Many diseases, including cancer, can be detected with blood tests or seen with X-rays, computed tomography (CT) scans, magnetic resonance (MR) and Ultrasound (US). When an abnormality is seen, it may be necessary to obtain a sample of the abnormal tissue to confirm or rule out a diagnosis of cancer. The removal of sample tissue is called a biopsy. By examining the biopsy sample, pathologists and other experts can determine what the abnormality is -- for example, cancer, a noncancerous tumor, infection, or scar. If cancer is found, experts also can determine what kind of cancer is present and whether it is likely to be fast or slow growing. This information is important in deciding the best type of treatment.
Traditionally, biopsy has required open surgery. With interventional radiology techniques, however, tissue samples usually can be obtained without the need for open surgery.
Needle biopsy, also called image-guided biopsy, is usually performed using imaging guidance (X-ray, CT scan, Ultrasound). In many cases, needle biopsies are performed with the aid of equipment that creates a computer-generated image and allows radiologists to see an area inside the body from various angles.
Advantages of needle biopsy include:
- the abnormality can be biopsied while important nearby structures such as blood vessels and vital organs can be seen and avoided.

▸ Questions to answer
**a)** Name every imaging method that the passage on biopsy mentions for seeing disease inside the body.
**b)** From the passage on biopsy, extract the part that starts at the words "Traditionally, biopsy has" and ends after "seen and avoided.".

(Items listed in a dataset)

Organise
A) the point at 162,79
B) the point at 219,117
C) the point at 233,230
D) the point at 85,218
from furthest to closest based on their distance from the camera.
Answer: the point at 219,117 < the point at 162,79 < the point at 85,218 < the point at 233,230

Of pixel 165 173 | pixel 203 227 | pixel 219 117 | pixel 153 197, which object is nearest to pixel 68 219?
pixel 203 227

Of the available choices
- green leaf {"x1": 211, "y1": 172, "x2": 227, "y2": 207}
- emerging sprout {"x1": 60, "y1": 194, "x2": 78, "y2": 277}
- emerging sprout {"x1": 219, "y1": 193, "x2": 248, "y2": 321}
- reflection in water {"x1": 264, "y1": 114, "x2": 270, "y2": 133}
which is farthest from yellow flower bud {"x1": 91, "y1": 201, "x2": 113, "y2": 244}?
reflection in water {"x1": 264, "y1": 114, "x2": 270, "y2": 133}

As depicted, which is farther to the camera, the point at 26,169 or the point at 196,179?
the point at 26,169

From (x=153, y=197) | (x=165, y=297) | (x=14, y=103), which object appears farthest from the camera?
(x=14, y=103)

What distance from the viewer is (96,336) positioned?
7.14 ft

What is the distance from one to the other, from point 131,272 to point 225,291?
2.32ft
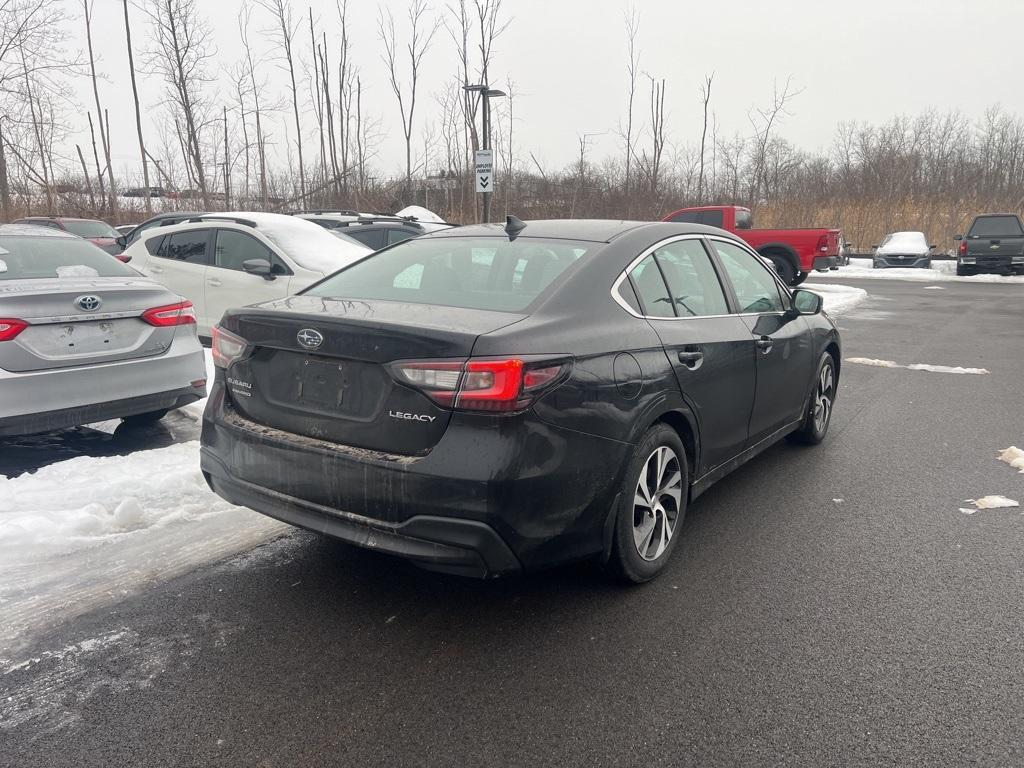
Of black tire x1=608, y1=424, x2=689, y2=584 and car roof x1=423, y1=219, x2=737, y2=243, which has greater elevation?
car roof x1=423, y1=219, x2=737, y2=243

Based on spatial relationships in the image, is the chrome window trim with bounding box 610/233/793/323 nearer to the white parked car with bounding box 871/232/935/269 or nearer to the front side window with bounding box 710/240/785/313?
the front side window with bounding box 710/240/785/313

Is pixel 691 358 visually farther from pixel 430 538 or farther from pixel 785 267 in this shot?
pixel 785 267

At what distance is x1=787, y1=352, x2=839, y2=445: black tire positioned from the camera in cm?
557

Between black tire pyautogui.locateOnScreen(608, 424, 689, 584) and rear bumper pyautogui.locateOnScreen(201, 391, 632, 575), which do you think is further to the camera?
black tire pyautogui.locateOnScreen(608, 424, 689, 584)

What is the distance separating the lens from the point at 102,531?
13.3 feet

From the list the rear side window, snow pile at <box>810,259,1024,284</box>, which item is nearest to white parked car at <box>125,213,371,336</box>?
the rear side window

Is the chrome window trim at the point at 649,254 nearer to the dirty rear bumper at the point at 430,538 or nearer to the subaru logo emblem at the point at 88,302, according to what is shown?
the dirty rear bumper at the point at 430,538

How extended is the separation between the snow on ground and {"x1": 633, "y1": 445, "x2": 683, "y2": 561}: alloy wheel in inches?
834

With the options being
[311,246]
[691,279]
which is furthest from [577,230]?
[311,246]

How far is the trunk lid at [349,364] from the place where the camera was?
9.39 ft

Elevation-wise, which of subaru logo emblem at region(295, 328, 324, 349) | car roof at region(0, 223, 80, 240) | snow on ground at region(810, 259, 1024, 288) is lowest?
snow on ground at region(810, 259, 1024, 288)

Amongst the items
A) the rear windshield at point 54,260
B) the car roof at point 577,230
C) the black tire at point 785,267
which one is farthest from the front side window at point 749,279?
the black tire at point 785,267

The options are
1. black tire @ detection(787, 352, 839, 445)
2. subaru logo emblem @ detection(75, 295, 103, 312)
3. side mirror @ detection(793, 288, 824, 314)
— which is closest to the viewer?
subaru logo emblem @ detection(75, 295, 103, 312)

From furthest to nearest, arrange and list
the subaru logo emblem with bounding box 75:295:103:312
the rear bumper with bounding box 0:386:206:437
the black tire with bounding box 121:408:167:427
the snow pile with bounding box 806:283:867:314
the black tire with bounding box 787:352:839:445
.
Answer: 1. the snow pile with bounding box 806:283:867:314
2. the black tire with bounding box 121:408:167:427
3. the black tire with bounding box 787:352:839:445
4. the subaru logo emblem with bounding box 75:295:103:312
5. the rear bumper with bounding box 0:386:206:437
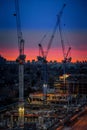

▸ Answers below
**a)** X-rays, computed tomography (CT) scans, magnetic resonance (MR), and Ultrasound (US).

**b)**
Traditionally, biopsy has required open surgery. With interventional radiology techniques, however, tissue samples usually can be obtained without the need for open surgery.
Needle biopsy, also called image-guided biopsy, is usually performed using imaging guidance (X-ray, CT scan, Ultrasound). In many cases, needle biopsies are performed with the aid of equipment that creates a computer-generated image and allows radiologists to see an area inside the body from various angles.
Advantages of needle biopsy include:
- the abnormality can be biopsied while important nearby structures such as blood vessels and vital organs can be seen and avoided.